Ces récits, qui ont passé des apocryphes dans la littérature du moyen-âge, ces traditions sur la naissance miraculeuse de la Vierge, ont contribué à la doctrine de l’immaculée conception, qui, au moyen-âge, a si vivement agité les esprits. La naissance de la Vierge est devenue presque aussi divine que celle de Jésus-Christ, et l’idée de pureté virginale contenue dans l’incarnation a paru remonter ainsi de la Vierge à sa mère ; c’est à peine si, dans les docteurs du moyen-âge, cette idée s’arrête à la mère de la Vierge.

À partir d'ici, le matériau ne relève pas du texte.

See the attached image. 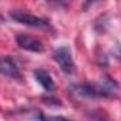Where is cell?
Segmentation results:
<instances>
[{
  "label": "cell",
  "instance_id": "obj_1",
  "mask_svg": "<svg viewBox=\"0 0 121 121\" xmlns=\"http://www.w3.org/2000/svg\"><path fill=\"white\" fill-rule=\"evenodd\" d=\"M54 60L60 66L61 71L64 74H73L76 71V64L71 56V50L67 46H61L54 51Z\"/></svg>",
  "mask_w": 121,
  "mask_h": 121
},
{
  "label": "cell",
  "instance_id": "obj_2",
  "mask_svg": "<svg viewBox=\"0 0 121 121\" xmlns=\"http://www.w3.org/2000/svg\"><path fill=\"white\" fill-rule=\"evenodd\" d=\"M10 17L17 22V23H22L24 26H30V27H36V29H47L48 27V22L41 19V17H37L34 14H30V13H24L22 10H16V12H12L10 13Z\"/></svg>",
  "mask_w": 121,
  "mask_h": 121
},
{
  "label": "cell",
  "instance_id": "obj_3",
  "mask_svg": "<svg viewBox=\"0 0 121 121\" xmlns=\"http://www.w3.org/2000/svg\"><path fill=\"white\" fill-rule=\"evenodd\" d=\"M74 93L80 97L84 98H97V97H112L103 86L101 87H94L90 84H80V86H74L73 87Z\"/></svg>",
  "mask_w": 121,
  "mask_h": 121
},
{
  "label": "cell",
  "instance_id": "obj_4",
  "mask_svg": "<svg viewBox=\"0 0 121 121\" xmlns=\"http://www.w3.org/2000/svg\"><path fill=\"white\" fill-rule=\"evenodd\" d=\"M16 43H17L19 47H22L24 50H29V51H34V53H40V51L44 50V46L39 39H34V37L27 36V34H17L16 36Z\"/></svg>",
  "mask_w": 121,
  "mask_h": 121
},
{
  "label": "cell",
  "instance_id": "obj_5",
  "mask_svg": "<svg viewBox=\"0 0 121 121\" xmlns=\"http://www.w3.org/2000/svg\"><path fill=\"white\" fill-rule=\"evenodd\" d=\"M0 71L3 76H7L10 78H20V73L17 69V64L14 63V60L9 56L2 57V63H0Z\"/></svg>",
  "mask_w": 121,
  "mask_h": 121
},
{
  "label": "cell",
  "instance_id": "obj_6",
  "mask_svg": "<svg viewBox=\"0 0 121 121\" xmlns=\"http://www.w3.org/2000/svg\"><path fill=\"white\" fill-rule=\"evenodd\" d=\"M34 77L39 81V84L46 90V91H54L56 84L51 78V76L46 71V70H36L34 71Z\"/></svg>",
  "mask_w": 121,
  "mask_h": 121
},
{
  "label": "cell",
  "instance_id": "obj_7",
  "mask_svg": "<svg viewBox=\"0 0 121 121\" xmlns=\"http://www.w3.org/2000/svg\"><path fill=\"white\" fill-rule=\"evenodd\" d=\"M118 57H120V60H121V47H120V51H118Z\"/></svg>",
  "mask_w": 121,
  "mask_h": 121
},
{
  "label": "cell",
  "instance_id": "obj_8",
  "mask_svg": "<svg viewBox=\"0 0 121 121\" xmlns=\"http://www.w3.org/2000/svg\"><path fill=\"white\" fill-rule=\"evenodd\" d=\"M58 121H69V120H64V118H60Z\"/></svg>",
  "mask_w": 121,
  "mask_h": 121
}]
</instances>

Dans le poème de Gerson intitulé Josephina, nous retrouvons quelques-uns des traits caractéristiques de la poésie de Roswitha, quoiqu’ils soient déjà altérés par la marche du temps. La foi est moins simple ; elle est plus savante, plus subtile, plus raisonneuse ; elle se sent du règle de la scolastique. Il y a aussi plus d’allégorie, et une allégorie plus profonde et plus curieuse. Gerson paraphrase les miracles qu’il trouve dans les apocryphes plutôt qu’il ne les raconte. L’éloquence et l’allégorie cachent le récit et le gâtent. Citons-en quelques exemples.

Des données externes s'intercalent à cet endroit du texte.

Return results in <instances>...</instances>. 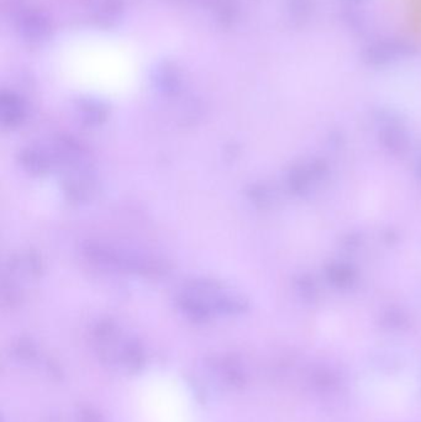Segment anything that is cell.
<instances>
[{"mask_svg":"<svg viewBox=\"0 0 421 422\" xmlns=\"http://www.w3.org/2000/svg\"><path fill=\"white\" fill-rule=\"evenodd\" d=\"M419 384V377L410 369H372L361 377L358 391L372 406L398 409L417 396Z\"/></svg>","mask_w":421,"mask_h":422,"instance_id":"cell-1","label":"cell"},{"mask_svg":"<svg viewBox=\"0 0 421 422\" xmlns=\"http://www.w3.org/2000/svg\"><path fill=\"white\" fill-rule=\"evenodd\" d=\"M82 252L95 264L120 272L146 278L164 277L169 273V266L159 258L136 254L104 242L88 241L83 244Z\"/></svg>","mask_w":421,"mask_h":422,"instance_id":"cell-2","label":"cell"},{"mask_svg":"<svg viewBox=\"0 0 421 422\" xmlns=\"http://www.w3.org/2000/svg\"><path fill=\"white\" fill-rule=\"evenodd\" d=\"M43 272V263L38 254L21 252L10 258L3 279L11 283H16L20 279H38Z\"/></svg>","mask_w":421,"mask_h":422,"instance_id":"cell-3","label":"cell"},{"mask_svg":"<svg viewBox=\"0 0 421 422\" xmlns=\"http://www.w3.org/2000/svg\"><path fill=\"white\" fill-rule=\"evenodd\" d=\"M20 164L23 168L33 175H45L56 168L50 147L43 146H28L19 153Z\"/></svg>","mask_w":421,"mask_h":422,"instance_id":"cell-4","label":"cell"},{"mask_svg":"<svg viewBox=\"0 0 421 422\" xmlns=\"http://www.w3.org/2000/svg\"><path fill=\"white\" fill-rule=\"evenodd\" d=\"M26 117V108L21 98L13 93H3L0 98V121L5 129H15Z\"/></svg>","mask_w":421,"mask_h":422,"instance_id":"cell-5","label":"cell"},{"mask_svg":"<svg viewBox=\"0 0 421 422\" xmlns=\"http://www.w3.org/2000/svg\"><path fill=\"white\" fill-rule=\"evenodd\" d=\"M78 114L85 125L97 126L99 124L105 121V119L108 117V110L107 107L100 102L87 99L80 102L78 105Z\"/></svg>","mask_w":421,"mask_h":422,"instance_id":"cell-6","label":"cell"},{"mask_svg":"<svg viewBox=\"0 0 421 422\" xmlns=\"http://www.w3.org/2000/svg\"><path fill=\"white\" fill-rule=\"evenodd\" d=\"M330 279L339 286H346L353 281V273L345 266H335L329 271Z\"/></svg>","mask_w":421,"mask_h":422,"instance_id":"cell-7","label":"cell"},{"mask_svg":"<svg viewBox=\"0 0 421 422\" xmlns=\"http://www.w3.org/2000/svg\"><path fill=\"white\" fill-rule=\"evenodd\" d=\"M384 141L388 145L389 148H392L393 151L404 150V147L407 145L404 134L398 129H389L388 131L385 132Z\"/></svg>","mask_w":421,"mask_h":422,"instance_id":"cell-8","label":"cell"},{"mask_svg":"<svg viewBox=\"0 0 421 422\" xmlns=\"http://www.w3.org/2000/svg\"><path fill=\"white\" fill-rule=\"evenodd\" d=\"M270 190L266 189L263 185H253L250 190H248V198L252 200V202L257 204V205H265L270 202Z\"/></svg>","mask_w":421,"mask_h":422,"instance_id":"cell-9","label":"cell"},{"mask_svg":"<svg viewBox=\"0 0 421 422\" xmlns=\"http://www.w3.org/2000/svg\"><path fill=\"white\" fill-rule=\"evenodd\" d=\"M414 9L417 13H419L421 16V0H415V4H414Z\"/></svg>","mask_w":421,"mask_h":422,"instance_id":"cell-10","label":"cell"}]
</instances>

Dans l’Évangile apocryphe de saint Jacques Mineur, saint Joseph, la Vierge et l’enfant, pendant leur voyage en Égypte, rencontrent deux larrons qui veulent les dépouiller ; mais l’un d’eux, ému de pitié, dit à son compagnon : « Je te prie de les laisser aller. » Dummacus (c’est le nom de l’un des larrons) résiste à la prière de Titus (c’est le nom de l’autre), et Titus insistant, « prends, dit-il à son compagnon, prends ces 40 drachmes et ma ceinture, et laisse-les passer. » La vierge Marie remerciant ce larron, Jésus dit à sa mère : « Dans trente ans, ô ma mère, quand les Juifs me crucifieront à Jérusalem, ces deux larrons seront attachés avec moi, Titus à ma droite, et Dummacus à ma gauche, et Titus, converti, entrera avec moi dans le paradis. » Ce récit naïf montre comment, dès les apocryphes, les différentes scènes de la vie de Jésus-Christ, depuis son enfance jusqu’à sa mort, essayaient, pour ainsi dire, de se grouper et de se combiner, pour faire une épopée régulière, dans laquelle tous les personnages auraient le même rôle et le même caractère, depuis le commencement jusqu’à la fin[1].

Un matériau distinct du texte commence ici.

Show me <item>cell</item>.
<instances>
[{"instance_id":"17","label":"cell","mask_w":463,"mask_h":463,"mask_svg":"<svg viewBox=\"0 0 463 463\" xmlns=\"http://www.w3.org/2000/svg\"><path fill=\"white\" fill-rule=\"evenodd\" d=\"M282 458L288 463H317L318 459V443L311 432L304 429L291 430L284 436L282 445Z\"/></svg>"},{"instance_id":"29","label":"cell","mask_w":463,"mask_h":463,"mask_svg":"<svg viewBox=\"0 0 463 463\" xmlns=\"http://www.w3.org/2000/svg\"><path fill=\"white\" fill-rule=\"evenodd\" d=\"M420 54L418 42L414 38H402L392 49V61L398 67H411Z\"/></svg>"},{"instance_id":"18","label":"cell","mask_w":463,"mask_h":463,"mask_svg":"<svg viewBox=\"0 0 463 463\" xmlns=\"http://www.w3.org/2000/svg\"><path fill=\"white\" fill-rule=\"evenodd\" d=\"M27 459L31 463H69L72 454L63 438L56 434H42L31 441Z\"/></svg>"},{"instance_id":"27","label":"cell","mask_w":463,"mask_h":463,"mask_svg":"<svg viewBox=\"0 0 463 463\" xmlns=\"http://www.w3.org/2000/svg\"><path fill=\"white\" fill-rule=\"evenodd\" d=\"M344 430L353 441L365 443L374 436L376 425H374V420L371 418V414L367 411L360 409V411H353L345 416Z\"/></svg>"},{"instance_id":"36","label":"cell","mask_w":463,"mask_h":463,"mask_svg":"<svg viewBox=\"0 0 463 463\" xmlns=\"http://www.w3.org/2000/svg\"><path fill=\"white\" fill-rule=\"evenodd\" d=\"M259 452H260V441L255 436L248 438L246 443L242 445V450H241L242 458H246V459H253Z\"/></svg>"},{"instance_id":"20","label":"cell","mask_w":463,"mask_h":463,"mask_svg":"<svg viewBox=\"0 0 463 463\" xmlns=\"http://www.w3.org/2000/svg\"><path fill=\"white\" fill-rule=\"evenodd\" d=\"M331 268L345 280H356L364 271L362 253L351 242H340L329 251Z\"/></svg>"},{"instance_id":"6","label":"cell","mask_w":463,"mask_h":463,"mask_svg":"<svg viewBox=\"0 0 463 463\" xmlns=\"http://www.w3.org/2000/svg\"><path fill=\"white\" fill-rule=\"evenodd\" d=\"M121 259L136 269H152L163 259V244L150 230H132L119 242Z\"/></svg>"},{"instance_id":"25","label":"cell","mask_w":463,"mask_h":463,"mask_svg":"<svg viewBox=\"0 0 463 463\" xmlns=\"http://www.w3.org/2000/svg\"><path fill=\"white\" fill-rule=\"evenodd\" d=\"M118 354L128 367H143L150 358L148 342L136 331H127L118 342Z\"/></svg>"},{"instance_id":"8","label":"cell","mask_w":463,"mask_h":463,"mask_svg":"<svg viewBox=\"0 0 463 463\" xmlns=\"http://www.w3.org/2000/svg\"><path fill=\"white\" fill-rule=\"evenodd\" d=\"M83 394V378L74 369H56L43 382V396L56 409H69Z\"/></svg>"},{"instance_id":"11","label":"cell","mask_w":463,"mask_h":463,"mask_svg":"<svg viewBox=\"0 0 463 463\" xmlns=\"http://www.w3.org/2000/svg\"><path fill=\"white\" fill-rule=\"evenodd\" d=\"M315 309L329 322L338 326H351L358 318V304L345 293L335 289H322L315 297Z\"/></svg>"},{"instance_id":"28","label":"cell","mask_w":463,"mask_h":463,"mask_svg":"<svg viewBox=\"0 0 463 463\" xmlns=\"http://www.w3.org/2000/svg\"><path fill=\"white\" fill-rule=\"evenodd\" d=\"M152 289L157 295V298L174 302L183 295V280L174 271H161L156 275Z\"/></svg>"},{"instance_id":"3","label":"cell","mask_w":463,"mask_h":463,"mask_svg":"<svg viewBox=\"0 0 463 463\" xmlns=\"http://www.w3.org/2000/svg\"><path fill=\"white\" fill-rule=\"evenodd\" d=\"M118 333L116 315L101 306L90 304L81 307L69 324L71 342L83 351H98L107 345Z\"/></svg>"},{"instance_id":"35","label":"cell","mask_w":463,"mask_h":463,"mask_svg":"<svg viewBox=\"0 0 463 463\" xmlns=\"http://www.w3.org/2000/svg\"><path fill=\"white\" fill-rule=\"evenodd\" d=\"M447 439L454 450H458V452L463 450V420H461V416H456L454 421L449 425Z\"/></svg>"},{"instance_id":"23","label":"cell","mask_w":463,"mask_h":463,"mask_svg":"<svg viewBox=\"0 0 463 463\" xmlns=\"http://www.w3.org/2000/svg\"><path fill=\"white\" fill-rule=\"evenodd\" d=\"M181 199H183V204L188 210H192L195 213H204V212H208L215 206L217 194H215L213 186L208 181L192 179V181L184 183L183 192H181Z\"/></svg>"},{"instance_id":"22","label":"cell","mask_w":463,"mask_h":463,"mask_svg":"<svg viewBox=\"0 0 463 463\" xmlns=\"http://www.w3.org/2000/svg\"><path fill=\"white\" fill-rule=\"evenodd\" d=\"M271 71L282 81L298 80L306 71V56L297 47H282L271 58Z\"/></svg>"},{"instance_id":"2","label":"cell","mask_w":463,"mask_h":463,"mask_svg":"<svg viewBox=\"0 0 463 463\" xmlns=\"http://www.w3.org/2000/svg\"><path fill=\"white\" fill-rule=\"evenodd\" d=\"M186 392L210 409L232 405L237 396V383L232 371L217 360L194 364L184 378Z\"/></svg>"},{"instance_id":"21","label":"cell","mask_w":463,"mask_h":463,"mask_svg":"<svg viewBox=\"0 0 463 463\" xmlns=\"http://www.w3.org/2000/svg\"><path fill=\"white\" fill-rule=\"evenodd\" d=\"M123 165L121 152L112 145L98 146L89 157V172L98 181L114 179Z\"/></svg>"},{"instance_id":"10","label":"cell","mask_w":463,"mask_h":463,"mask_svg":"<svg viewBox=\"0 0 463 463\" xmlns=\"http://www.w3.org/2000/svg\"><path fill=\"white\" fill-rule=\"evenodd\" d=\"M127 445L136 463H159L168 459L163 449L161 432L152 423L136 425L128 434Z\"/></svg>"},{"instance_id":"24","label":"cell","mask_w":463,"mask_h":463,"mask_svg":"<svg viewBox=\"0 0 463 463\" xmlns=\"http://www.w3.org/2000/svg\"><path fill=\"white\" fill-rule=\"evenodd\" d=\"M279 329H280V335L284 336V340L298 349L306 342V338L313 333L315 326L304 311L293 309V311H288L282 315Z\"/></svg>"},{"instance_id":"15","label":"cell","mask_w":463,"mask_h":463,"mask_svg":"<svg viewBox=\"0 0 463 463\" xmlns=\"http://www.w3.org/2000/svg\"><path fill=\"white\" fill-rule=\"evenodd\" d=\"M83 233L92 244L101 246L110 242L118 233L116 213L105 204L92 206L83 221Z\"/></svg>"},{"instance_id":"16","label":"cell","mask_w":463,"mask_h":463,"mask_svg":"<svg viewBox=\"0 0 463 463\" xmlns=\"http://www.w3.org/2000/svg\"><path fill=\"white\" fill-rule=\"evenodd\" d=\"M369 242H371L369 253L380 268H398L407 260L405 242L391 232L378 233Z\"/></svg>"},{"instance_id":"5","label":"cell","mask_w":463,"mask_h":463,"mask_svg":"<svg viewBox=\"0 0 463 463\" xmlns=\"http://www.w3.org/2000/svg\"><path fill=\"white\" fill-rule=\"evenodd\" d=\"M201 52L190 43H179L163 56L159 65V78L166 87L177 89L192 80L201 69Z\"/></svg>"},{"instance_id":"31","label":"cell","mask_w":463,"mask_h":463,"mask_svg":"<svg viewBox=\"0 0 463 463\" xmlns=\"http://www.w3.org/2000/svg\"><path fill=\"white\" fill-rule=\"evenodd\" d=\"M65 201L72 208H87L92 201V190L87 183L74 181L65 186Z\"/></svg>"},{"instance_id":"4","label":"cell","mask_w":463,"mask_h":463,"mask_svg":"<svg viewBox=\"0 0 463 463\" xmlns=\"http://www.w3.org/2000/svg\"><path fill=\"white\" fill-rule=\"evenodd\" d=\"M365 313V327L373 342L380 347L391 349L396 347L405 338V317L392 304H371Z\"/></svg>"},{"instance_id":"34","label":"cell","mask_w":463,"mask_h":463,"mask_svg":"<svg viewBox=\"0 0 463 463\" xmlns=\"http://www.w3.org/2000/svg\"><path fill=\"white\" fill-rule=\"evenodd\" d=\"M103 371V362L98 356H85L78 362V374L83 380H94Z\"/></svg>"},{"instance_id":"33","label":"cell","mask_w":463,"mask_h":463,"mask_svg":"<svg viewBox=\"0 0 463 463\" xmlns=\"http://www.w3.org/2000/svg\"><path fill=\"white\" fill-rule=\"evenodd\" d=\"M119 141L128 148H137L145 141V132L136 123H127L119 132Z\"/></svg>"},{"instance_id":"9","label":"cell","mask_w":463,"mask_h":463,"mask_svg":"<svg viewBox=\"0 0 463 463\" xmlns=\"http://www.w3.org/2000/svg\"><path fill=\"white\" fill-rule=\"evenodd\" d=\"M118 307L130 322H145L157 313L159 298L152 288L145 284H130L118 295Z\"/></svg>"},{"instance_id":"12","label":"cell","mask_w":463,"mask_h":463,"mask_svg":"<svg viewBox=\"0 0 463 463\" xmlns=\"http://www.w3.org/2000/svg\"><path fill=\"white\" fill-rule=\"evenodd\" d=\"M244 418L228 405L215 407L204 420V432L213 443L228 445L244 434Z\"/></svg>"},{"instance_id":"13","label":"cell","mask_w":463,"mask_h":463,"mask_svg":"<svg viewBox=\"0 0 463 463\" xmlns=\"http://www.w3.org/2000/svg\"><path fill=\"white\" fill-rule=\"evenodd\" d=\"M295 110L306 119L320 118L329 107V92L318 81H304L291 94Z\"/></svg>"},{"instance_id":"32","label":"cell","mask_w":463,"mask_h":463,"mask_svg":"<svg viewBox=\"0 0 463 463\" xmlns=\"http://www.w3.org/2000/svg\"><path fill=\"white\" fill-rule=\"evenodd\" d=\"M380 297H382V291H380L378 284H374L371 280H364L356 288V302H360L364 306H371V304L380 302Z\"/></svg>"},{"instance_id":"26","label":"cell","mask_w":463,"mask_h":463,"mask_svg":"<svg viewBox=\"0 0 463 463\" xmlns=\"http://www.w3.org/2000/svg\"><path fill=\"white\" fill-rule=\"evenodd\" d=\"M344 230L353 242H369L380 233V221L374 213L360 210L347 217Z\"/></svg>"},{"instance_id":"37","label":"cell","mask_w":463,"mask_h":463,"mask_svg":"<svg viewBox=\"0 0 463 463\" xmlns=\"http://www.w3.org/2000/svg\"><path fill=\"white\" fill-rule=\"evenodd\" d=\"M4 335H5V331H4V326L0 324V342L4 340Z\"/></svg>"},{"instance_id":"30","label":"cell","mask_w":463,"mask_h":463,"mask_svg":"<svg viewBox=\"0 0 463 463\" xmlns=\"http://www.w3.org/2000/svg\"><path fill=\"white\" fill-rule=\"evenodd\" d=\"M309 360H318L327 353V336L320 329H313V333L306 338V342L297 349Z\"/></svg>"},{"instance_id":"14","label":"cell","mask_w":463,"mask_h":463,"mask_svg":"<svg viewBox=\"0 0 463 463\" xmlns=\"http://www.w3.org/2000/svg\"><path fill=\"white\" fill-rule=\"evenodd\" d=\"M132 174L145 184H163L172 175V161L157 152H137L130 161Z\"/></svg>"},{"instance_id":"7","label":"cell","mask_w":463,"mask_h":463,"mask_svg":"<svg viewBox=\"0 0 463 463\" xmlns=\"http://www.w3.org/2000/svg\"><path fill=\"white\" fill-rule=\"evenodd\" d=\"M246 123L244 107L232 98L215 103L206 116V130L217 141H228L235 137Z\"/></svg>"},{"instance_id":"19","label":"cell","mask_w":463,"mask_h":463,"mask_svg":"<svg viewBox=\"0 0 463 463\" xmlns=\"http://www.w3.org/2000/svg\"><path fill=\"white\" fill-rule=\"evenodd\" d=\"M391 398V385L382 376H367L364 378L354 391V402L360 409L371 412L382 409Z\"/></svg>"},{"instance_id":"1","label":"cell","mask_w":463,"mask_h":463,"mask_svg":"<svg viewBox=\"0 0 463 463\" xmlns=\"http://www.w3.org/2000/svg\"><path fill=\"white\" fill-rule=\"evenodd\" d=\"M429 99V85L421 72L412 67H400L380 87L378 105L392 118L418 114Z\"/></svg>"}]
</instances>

Plus loin, ce sont d’autres dangers que rencontrent les voyageurs : ici, des dragons qui sortent d’une caverne ; mais Jésus, descendant des bras de sa mère se tint debout devant les dragons, qui l’adorèrent et rentrèrent dans la cavernes là, des lions et des tigres qui viennent l’adorer et qui l’accompagnent dans le désert, précédant Joseph et Marie,

  1. …Servetur ad imum
    Qualis ab incepto processerit… (Horace, Art poétique.)